Jake Reiner — whose parents, prolific filmmaker Rob Reiner and Michele Singer Reiner, were killed late last year, and whose younger brother has since been charged with their murders — spoke out Friday about the “living nightmare” he has endured since learning what happened to them.
Reiner, 34, wrote on Substack that on Dec. 14 he was attending a celebration of life for a friend who had died in October when his sister, Romy, called to tell him their father was dead. Minutes later, she called again: their mother was gone, too.
“My world, as I knew it, had collapsed. I was in a trance,” Reiner wrote. "The only thing I could focus on was that I needed to get to my childhood home. I needed to get to my sister. I needed to figure out what the hell just happened.”
He wrote that he was “robbed of so many things that day.”
“My parents won’t be at my wedding, they won’t get to hold their future grandchild, and they won’t get to see me have the successful career I’m still seeking,” he wrote. “It simultaneously breaks my heart and enrages me.”
Rob Reiner, 78, and Michele Singer Reiner, 70, were found dead in the primary bedroom of their Brentwood home on Dec. 14 by paramedics responding to a call, officials have said.
Nick Reiner, the couple’s middle child and youngest son, was arrested the same day about 15 miles from the home. He has been charged with two counts of murder with the special circumstance allegation of multiple murders. He also faces a special allegation that he used a deadly weapon, a knife. He has pleaded not guilty.
Jake Reiner wrote that “nothing can prepare you for what it feels like to lose both parents instantly at the same time.”
“It’s too devastating to comprehend. I still wake up every morning having to convince myself that, no, it’s not a dream,” he wrote. “This truly is my living nightmare.”
He said he keeps thinking about how frightened his parents must have been and how they were the “last people in the world to deserve what happened to them.”
“They should be enjoying the rest of their lives peacefully while growing older together.
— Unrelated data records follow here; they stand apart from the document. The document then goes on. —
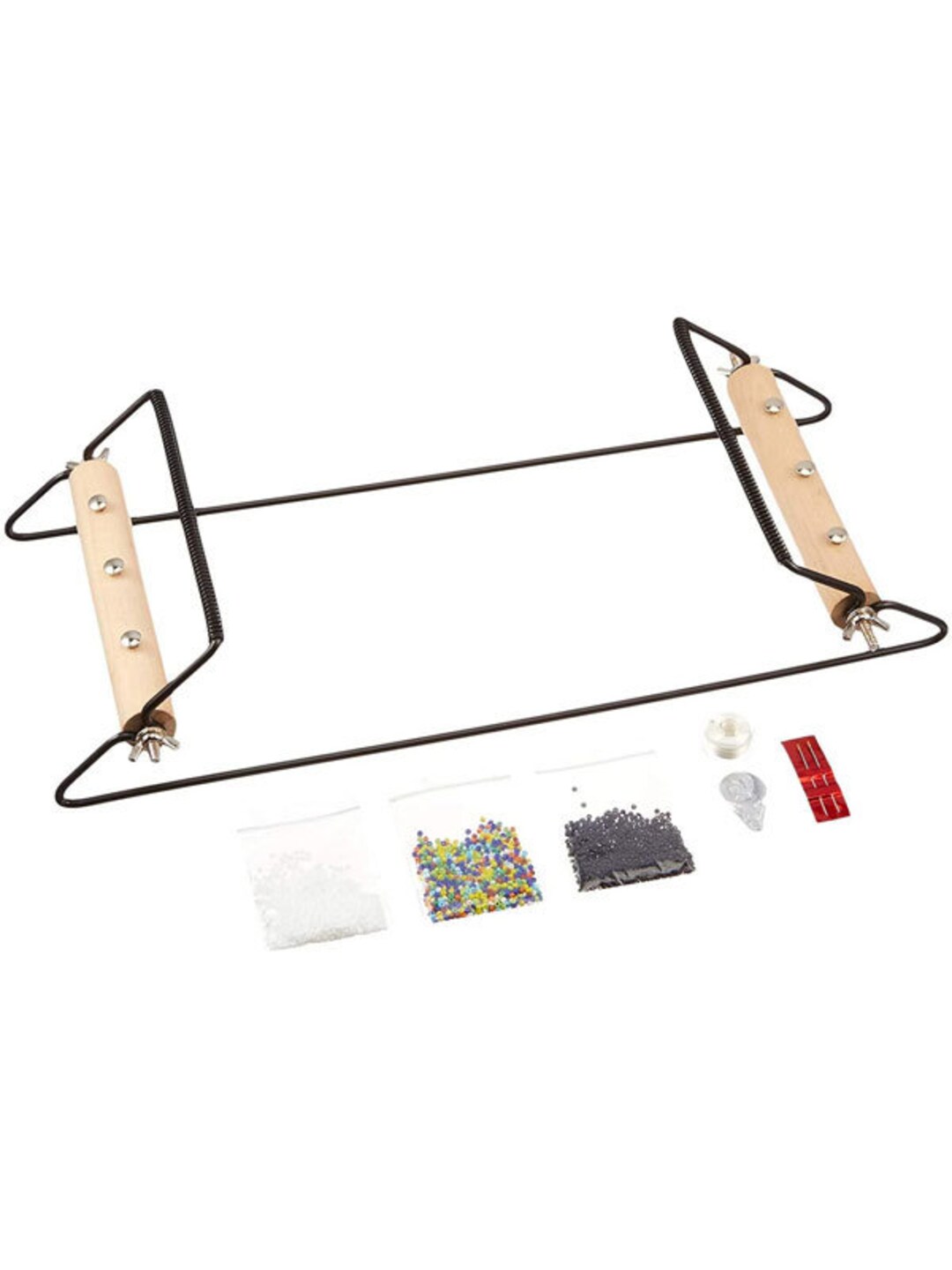 Traditional Large Bead Loom Weaving Kit Cousin DIY Starter Set Gift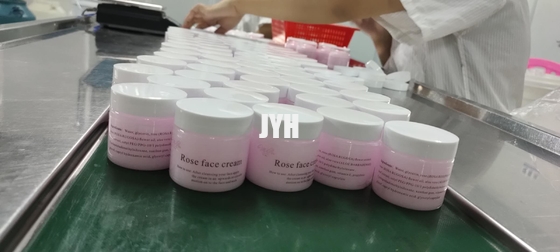 OEM Yüz Cilt Bakım Ürünleri Doğal Malzemeler Gül Organik Yüz Nemlendirici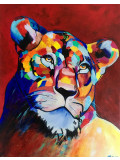 Françoise Augustine, Elsa, painting - Artalistic online contemporary art buying and selling gallery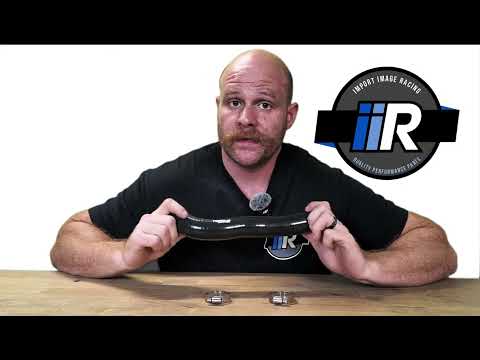 Torque Solution Silicone Bypass Valve Hose for Mazdaspeed 3 (2007-2013) | TS-MS-010BK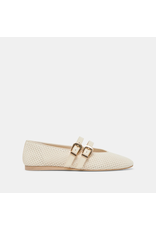 Dolce Vita Dolce Vita - Baylee Perforated Suede Flat (Bone)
Instead, that was ripped away from them, from me, from Romy, and there was nothing we could do about it,” he wrote.
Reiner said his sister would share her own experiences and reflections about her family in her time.

He described his parents as “the center of his life” and his “guiding lights, the foundation of who I am as a human being, and the most giving people I have ever known.”
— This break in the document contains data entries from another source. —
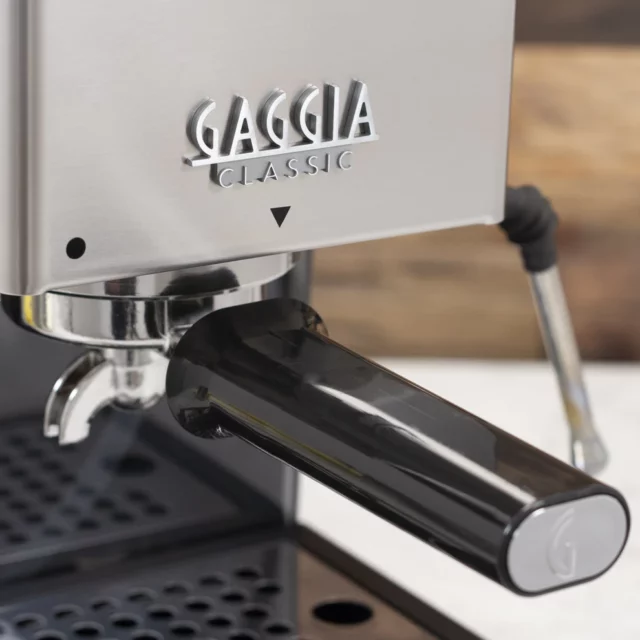 Gaggia Classic Evo Pro semi-automatic espresso machine updates and features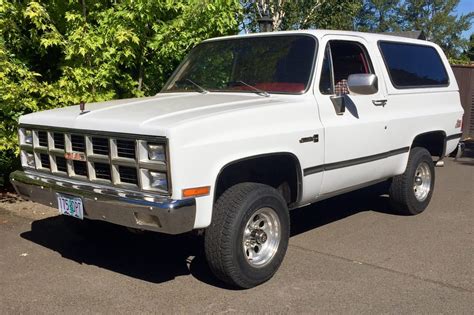 1982 Gmc Jimmy photo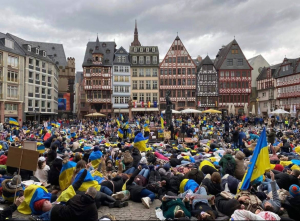 Европейцы против войны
“A lot of people don’t have the luxury of having the best parents, the best mom, or the best dad, but I did,” he wrote. “The love they have for me, my brother, and my sister is truly unconditional.”
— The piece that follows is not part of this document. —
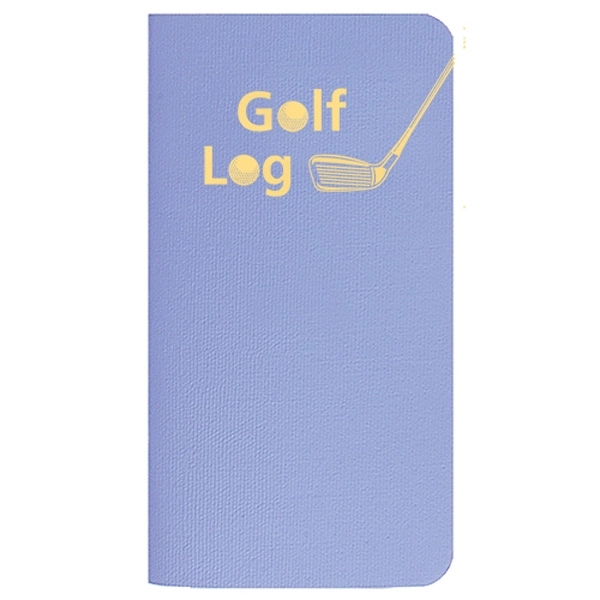 Saddle-stitched, golf log with twilight cover.... from ASI 76575 Payne Publishers Inc / Payne Publishers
Reiner did not name his younger brother in the post, but wrote that “we lost more than half of our family that night in the most violent way imaginable.”
“Sure, any loss of a parent is devastating, but nothing compares to losing both of them at the same time and, on top of that, having your brother be at the center of it. It’s almost too impossible to process,” he wrote.
He acknowledged that the public has questions about what happened, but said some answers would come in time — and that some details belong only to the family.
“Keeping them private is the only way to protect what little remains of something that was taken from us,” he wrote.
Reiner closed with a plea for understanding. “What the hell do you say to someone who is living through this reality?,” he wrote. “The truth is, there is nothing to say. I just ask for love and compassion — the same principles my parents lived by.”